TEXT SEGMENT
---+---

Vito

Vito

时间: 1ms        内存:64M

描述:

The famous gangster Vito Deadstone is moving to New York. He has a very big family there, all of them living on Lamafia Avenue. Since he will visit all his relatives very often, he wants to find a house close to them. Indeed, Vito wants to minimize the total distance to all of his relatives and has blackmailed you to write a program that solves his problem.

输入:

The input consists of several test cases. The first line contains the number of test cases. For each test case you will be given the integer number of relatives r (0 < r < 500) and the street numbers (also integers) s1, s2,..., si,..., sr where they live (0 < si < 30, 000). Note that several relatives might live at the same street number.

---+---

SUPPLIED INFORMATION
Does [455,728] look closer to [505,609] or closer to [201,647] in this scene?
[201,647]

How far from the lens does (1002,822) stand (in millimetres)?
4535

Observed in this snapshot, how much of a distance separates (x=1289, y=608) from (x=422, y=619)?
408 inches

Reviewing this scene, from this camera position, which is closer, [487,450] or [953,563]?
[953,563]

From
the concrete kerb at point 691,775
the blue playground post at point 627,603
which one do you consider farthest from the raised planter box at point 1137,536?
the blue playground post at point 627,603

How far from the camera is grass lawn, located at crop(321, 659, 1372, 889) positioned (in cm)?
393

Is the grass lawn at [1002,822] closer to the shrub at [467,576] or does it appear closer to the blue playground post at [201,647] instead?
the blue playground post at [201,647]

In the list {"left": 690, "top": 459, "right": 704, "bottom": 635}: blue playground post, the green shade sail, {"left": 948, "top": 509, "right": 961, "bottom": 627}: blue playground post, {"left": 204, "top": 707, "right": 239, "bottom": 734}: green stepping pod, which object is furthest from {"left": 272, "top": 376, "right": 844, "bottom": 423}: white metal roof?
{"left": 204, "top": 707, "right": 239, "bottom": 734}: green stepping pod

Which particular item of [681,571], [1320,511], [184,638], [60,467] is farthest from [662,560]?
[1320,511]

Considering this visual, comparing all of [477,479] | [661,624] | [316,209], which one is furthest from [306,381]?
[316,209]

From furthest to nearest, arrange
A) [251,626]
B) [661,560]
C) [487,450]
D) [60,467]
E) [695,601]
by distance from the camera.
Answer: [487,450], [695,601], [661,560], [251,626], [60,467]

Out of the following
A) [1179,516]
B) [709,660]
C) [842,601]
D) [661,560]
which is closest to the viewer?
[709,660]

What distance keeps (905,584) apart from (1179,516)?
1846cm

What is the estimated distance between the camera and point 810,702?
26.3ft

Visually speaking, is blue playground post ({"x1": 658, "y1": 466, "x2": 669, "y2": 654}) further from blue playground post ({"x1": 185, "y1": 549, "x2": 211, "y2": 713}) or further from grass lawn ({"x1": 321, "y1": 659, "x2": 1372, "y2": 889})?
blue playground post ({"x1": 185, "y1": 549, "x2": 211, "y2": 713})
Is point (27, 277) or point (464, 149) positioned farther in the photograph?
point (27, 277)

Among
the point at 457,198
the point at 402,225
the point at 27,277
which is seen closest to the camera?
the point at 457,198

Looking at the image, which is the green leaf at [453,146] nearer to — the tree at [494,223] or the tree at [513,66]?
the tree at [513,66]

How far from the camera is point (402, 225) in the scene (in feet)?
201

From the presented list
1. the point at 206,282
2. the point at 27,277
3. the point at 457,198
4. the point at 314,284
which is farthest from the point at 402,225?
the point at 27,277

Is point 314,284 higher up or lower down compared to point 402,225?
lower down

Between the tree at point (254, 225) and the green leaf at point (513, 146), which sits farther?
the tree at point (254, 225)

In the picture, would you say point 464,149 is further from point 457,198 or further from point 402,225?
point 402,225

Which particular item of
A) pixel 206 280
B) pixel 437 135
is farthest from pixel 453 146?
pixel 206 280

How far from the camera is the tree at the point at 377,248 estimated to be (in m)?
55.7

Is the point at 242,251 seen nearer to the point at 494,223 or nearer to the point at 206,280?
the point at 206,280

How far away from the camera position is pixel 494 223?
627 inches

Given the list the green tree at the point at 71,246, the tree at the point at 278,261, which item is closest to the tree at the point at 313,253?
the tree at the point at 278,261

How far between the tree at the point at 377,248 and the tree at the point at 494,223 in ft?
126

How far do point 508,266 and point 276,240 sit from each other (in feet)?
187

---+---

Please extend the Vito Deadstone problem statement, starting right after its last sentence about relatives sharing a street number.

ANSWER TO THIS PROBLEM
输出:

For each test case, your program must write the minimal sum of distances from the optimal Vito's house to each one of his relatives. The distance between two street numbers si and sj is dij = | si - sj|.

示例输入:

2
2 2 4 
3 2 4 6

示例输出:

2
4

提示:

参考答案(内存最优[752]):

#include<stdio.h>
#include<math.h>
void sort(int a[],int n)
{
	int i,j,t;
	for(i=0;i<n-1;i++)
		for(j=0;j<n-1-i;j++)
			if(a[j]>a[j+1])
			{
				t=a[j];
				a[j]=a[j+1];
				a[j+1]=t;
			}
}
int main()
{
	int testnum,relativenum,sum,p,d,i,j;
	int relative[500];
	
	scanf("%d",&testnum);
	for(i=0;i<testnum;i++)
	{
		sum=0;
		scanf("%d",&relativenum);
		for(j=0;j<relativenum;j++)
		{
			scanf("%d",&relative[j]);
		}
		sort(relative,relativenum);
		p=relative[(relativenum-1)/2];
		d=0;
		for(j=0;j<relativenum;j++)
			d+=abs(p-relative[j]);
		printf("%d\n",d);	
	}
}

参考答案(时间最优[0]):

#include <stdio.h>
#include <string.h>
#include <ctype.h>
#include <algorithm>
using namespace std;
int t, r, s[505], mid, sum;
int main()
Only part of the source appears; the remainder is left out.